Document:
>> START
The EUR/USD pair ended October with a weak note, barely holding above a three-month low of 1.1522 posted in the last trading day of the month. The pair is down for a second consecutive week following the Federal Reserve (Fed) and European Central Bank (ECB) monetary policy decisions.

Federal Reserve hawkish cut

The Federal Open Market Committee (FOMC) decided to trim the benchmark interest rate by 25 basis points (bps) to a range of 3.75% to 4%. There were two dissenters: Stephen Miran, who voted for a 50 bps cut, and Jeffrey Schmid, who preferred to keep rates unchanged. Policymakers also announced an end to the quantitative tightening (QT) program. The decision, alongside the statement, had a limited impact on financial markets, but things changed after Chair Jerome Powell delivered a press conference.

Chair Powell was pretty hawkish, noting that the decision to trim interest rates was risk management while adding that a December cut should not be taken for granted. The US Dollar (USD) soared and stocks edged firmly lower amid speculative interest rolling back bets for a December cut.

Additionally, Powell highlighted the challenges in assessing the economic situation amid the government shutdown, resulting in the absence of official data, particularly employment-related data. “There’s a possibility that it would make sense to be more cautious,” Powell noted, adding, “I’m not committing to that, I’m just saying it’s certainly a possibility that you would say, ‘we really can’t see, so let's slow down.’”
>> END
Jobs:
**1)** According to the report, why did the US Dollar rise and stocks fall after Chair Powell's press conference? Answer in one to three sentences.
**2)** Gather every line of the entries that contains the word "Source".
The entries are unrelated to the report above.

Records for the task:
>> START
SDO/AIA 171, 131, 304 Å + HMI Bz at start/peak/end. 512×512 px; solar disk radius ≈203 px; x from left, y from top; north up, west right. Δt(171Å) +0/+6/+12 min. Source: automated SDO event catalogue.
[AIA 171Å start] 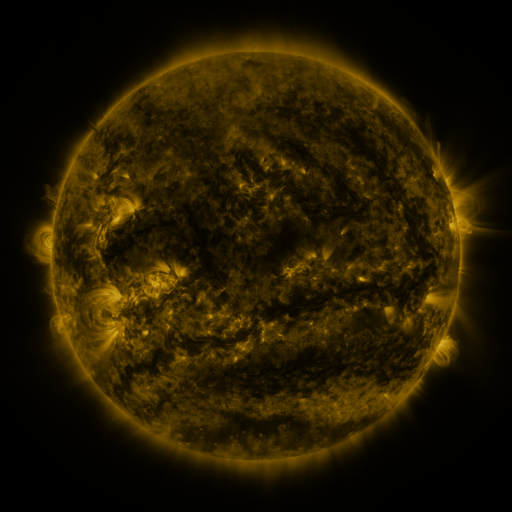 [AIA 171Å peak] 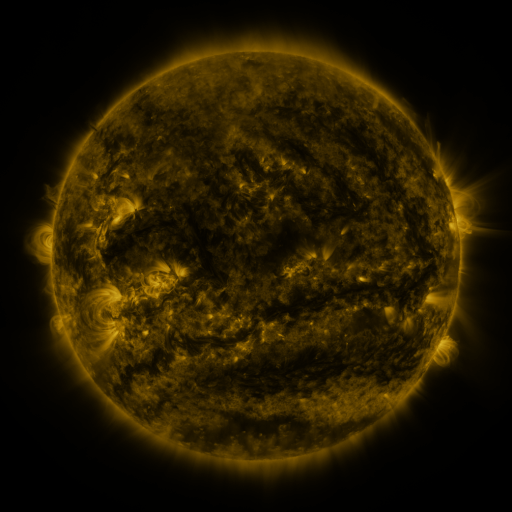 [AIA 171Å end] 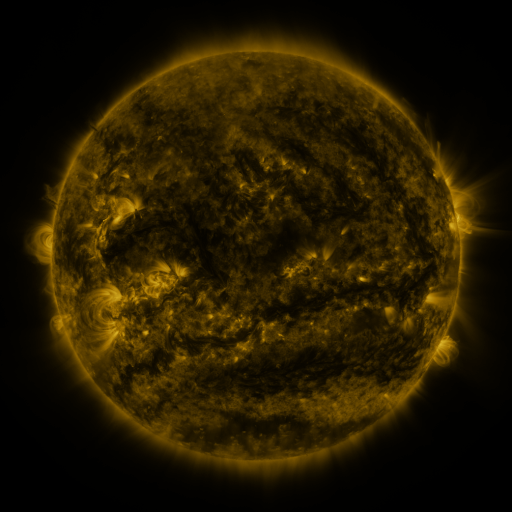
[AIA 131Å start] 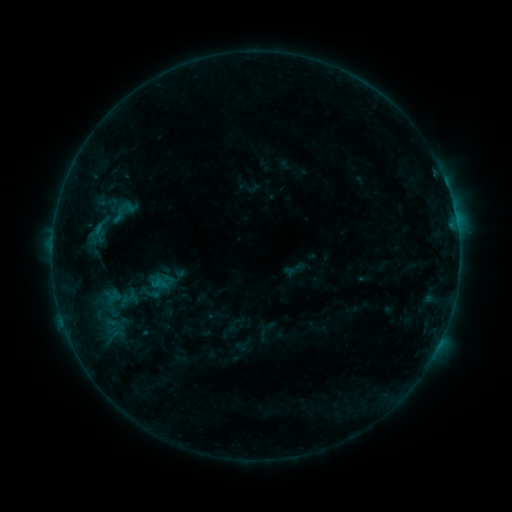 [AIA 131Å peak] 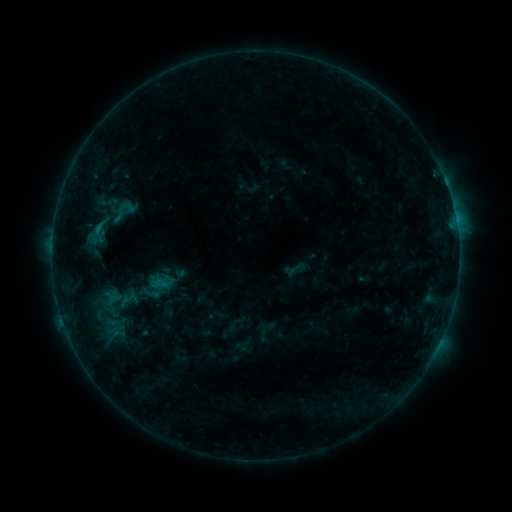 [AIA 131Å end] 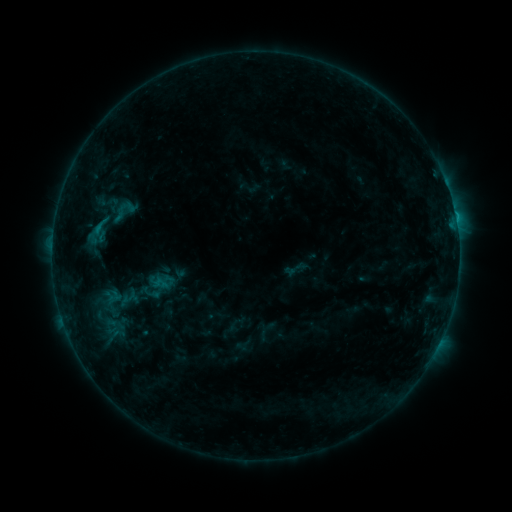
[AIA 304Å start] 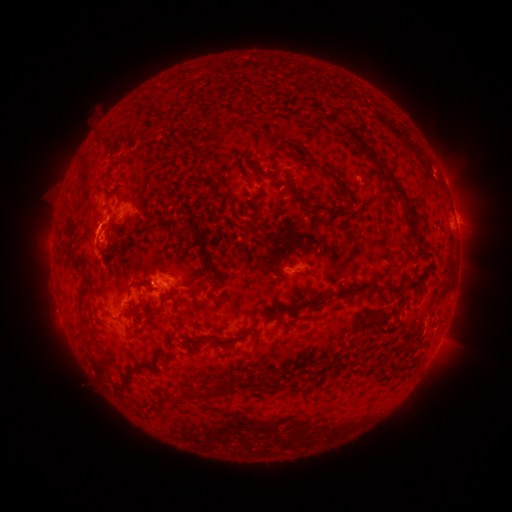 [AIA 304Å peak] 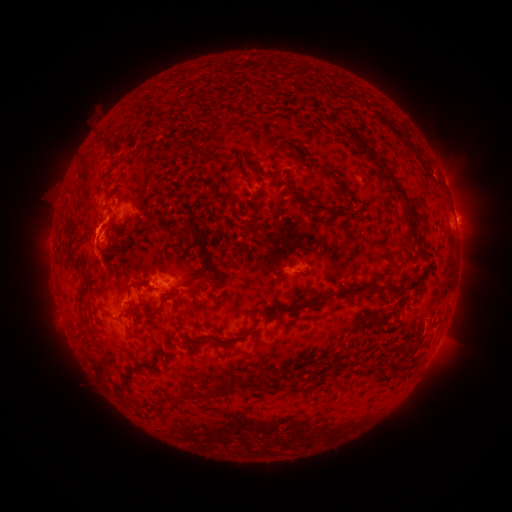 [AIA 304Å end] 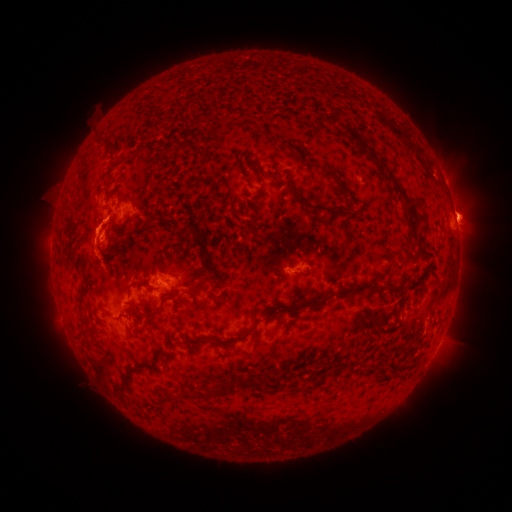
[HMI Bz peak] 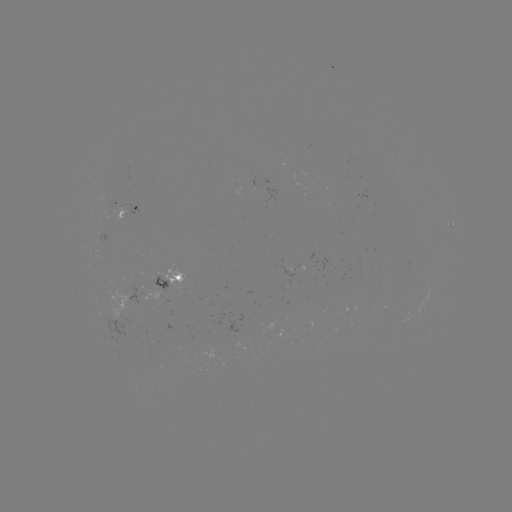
>> END
Answers:
**1)** Chair Powell took a hawkish tone. He called the rate trim risk management and said a December cut should not be taken for granted. Speculative interest then rolled back bets on a December cut, so the US Dollar soared and stocks edged firmly lower.

**2)**
SDO/AIA 171, 131, 304 Å + HMI Bz at start/peak/end. 512×512 px; solar disk radius ≈203 px; x from left, y from top; north up, west right. Δt(171Å) +0/+6/+12 min. Source: automated SDO event catalogue.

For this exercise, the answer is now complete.